#### WHAT NEEDS TO BE DONE:
Reproduce, exactly, the lines of the material below from the line containing "l'Adalatherium, definito la" through the line containing "silver tipped blue", with both end lines included and nothing else.

#### SUPPLIED MATERIAL:
········
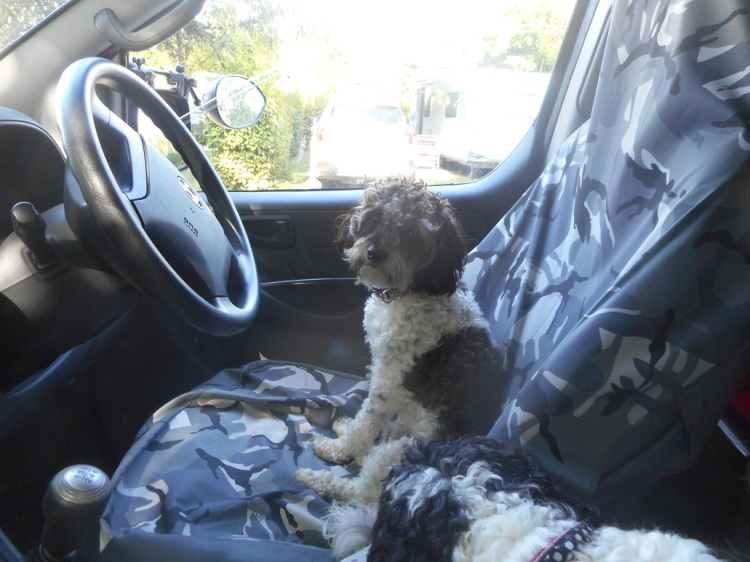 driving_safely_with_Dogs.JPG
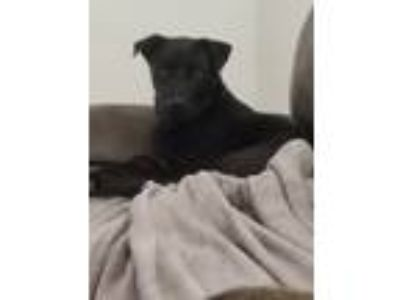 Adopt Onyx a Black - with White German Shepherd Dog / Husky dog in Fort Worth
········
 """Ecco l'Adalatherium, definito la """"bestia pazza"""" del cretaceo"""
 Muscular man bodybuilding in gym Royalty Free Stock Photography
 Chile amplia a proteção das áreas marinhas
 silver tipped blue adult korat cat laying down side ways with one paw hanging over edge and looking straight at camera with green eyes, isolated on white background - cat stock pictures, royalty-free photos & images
········
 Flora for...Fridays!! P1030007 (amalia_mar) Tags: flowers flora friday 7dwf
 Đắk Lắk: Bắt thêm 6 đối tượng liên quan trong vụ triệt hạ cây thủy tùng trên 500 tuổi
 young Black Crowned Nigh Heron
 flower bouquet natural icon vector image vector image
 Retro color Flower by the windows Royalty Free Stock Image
········
#### SOLUTION TO THE EXERCISE:
 """Ecco l'Adalatherium, definito la """"bestia pazza"""" del cretaceo"""
 Muscular man bodybuilding in gym Royalty Free Stock Photography
 Chile amplia a proteção das áreas marinhas
 silver tipped blue adult korat cat laying down side ways with one paw hanging over edge and looking straight at camera with green eyes, isolated on white background - cat stock pictures, royalty-free photos & images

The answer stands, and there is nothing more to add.